Donahue outlined six initiatives he believes will help stir U.S. job growth:
• Offering reduced tax rates to corporations on profits earned overseas, a move that the chamber says would encourage multinational corporations to bring as much as $1.2 trillion to the U.S. economy, and by temporarily reducing the tax rate companies pay on the sale of capital assets.
• Passing pending trade agreements with Colombia, South Korea, and Panama, modernizing export control measures and adopting changes in patent law to protect intellectual property.
• Increase oil and gas exploration to levels in place before the Gulf oil spill prompted a moratorium on offshore drilling permits, expand oil and gas exploration on federal lands and approve a $7 billion, 1,700-mile oil pipeline from Canada to the Gulf Coast.
• Congressional approval of transportation, aviation, and water resources programs that finance road, bridge, and airport construction. Those programs are mostly paid for with gasoline taxes or other user fees.
• Facilitate tourism by promoting American travel, streamlining visa applications, and speeding up security screenings for low-risk travelers.

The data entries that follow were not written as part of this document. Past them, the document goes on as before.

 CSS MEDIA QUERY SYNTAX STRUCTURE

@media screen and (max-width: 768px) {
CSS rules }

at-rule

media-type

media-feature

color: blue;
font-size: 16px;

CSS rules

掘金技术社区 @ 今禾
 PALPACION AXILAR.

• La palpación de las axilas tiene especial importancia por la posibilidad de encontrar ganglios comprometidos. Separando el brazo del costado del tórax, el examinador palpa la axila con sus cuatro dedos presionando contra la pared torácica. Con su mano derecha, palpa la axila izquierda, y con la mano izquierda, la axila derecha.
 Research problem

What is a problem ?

• Provide regulatory relief for industries, including a moratorium on rules that are deemed to have a significant economic impact until the economy has improved and employment has grown.

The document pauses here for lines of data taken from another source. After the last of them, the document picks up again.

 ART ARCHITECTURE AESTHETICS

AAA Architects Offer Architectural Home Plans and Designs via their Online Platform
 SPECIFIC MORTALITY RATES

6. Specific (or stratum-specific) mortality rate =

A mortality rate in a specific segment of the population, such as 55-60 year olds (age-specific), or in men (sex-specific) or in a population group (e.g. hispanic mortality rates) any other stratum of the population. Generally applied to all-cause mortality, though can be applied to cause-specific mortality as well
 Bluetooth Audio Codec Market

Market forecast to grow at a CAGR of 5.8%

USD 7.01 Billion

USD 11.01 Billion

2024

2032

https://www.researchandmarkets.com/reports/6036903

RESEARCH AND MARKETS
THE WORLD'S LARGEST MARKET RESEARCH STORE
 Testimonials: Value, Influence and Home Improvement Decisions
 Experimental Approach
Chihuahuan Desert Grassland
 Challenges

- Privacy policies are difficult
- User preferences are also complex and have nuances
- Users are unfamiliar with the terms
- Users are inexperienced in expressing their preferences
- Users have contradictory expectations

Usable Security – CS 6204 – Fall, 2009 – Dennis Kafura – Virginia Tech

The Chamber says that U.S. energy companies must be permitted to extract all sources of domestic energy immediately, as it will not only generate new jobs but also bring in more government revenue and ease U.S. dependence on hostile nations. If the government permits offshore oil development in the Gulf of Mexico back to pre-moratorium levels, nearly 190,000 new jobs will be created by 2013, writes Donohue. By expanding oil and gas exploration on domestic soil, “we could create 530,000 jobs, reduce imports by 44% by 2025, and increase government revenues by $206 billion.”
Donohue also claims that easing the regulatory burden on U.S. businesses, and the costly litigation that such regulations spawn, would assist in transferring hundreds of billions of dollars in private capital to business expansion. In addition to regulatory reform, Donohue argues that the government should streamline and accelerate the permitting process by limiting environmental reviews to six months, preventing duplicate reviews by state and federal governments, and appointing a lead agency to administer the regulatory process.

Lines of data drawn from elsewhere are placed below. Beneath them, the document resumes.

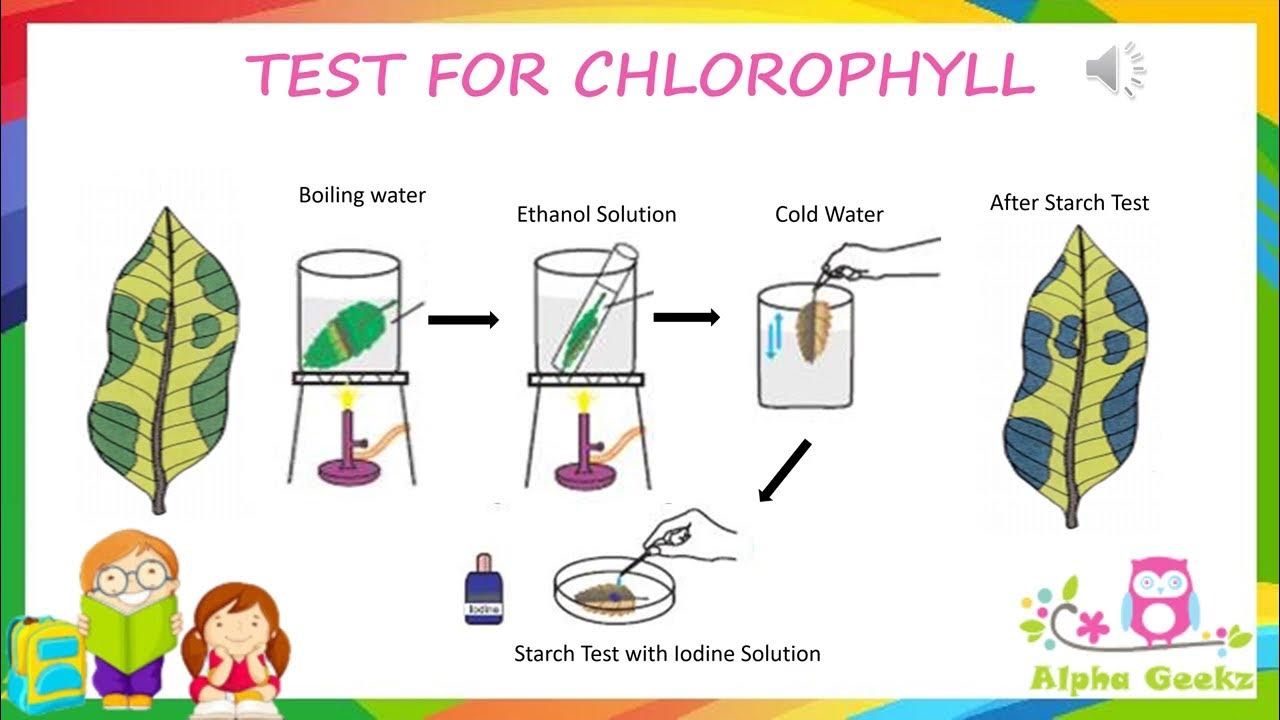 TEST FOR CHLOROPHYLL

Boiling water

Ethanol Solution

Cold Water

After Starch Test

Iodine

Starch Test with Iodine Solution

Alpha Geekz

The Chamber’s position on business regulations resounds with a harmonious tone on Capitol Hill, as both sides of Congress pose concerns about today’s corporate environment. During the final day of the West Virginia Chamber of Commerce’s 2011 Business Summit, business and political leaders exuded a common theme — the government must halt the regulatory assault on private businesses.
Former Democratic U.S. Senator Evan Bayh, a big-name speaker at the summit, called for a moratorium on new federal regulations. “Regulators are not bad people, but they never had to meet a payroll,” he said, so they don’t understand the complexities of running a business — and unlike political leaders, “they don’t have to answer to the voters.” Former White House Chief of Staff Andrew Card echoed Bayh’s remarks, asserting that there are more federal regulations hindering businesses today than ever before “and more new regulations in the pipeline than ever.”
All of Donohue’s proposals will find critics, such as his call for passing new “free trade” agreements, which don’t promote free trade at all but set up international regulatory bodies that regulate trade and pick winners and losers in the nations involved, generally benefiting the largest corporations. And while proposals on infrastructure may pique interest among congressional Democrats, critics suggest that the Obama administration will axe the Chamber’s call for domestic oil production and corporate tax reform — and Thursday, when the President’s jobs plan is presumed to come out, could very well prove that theory.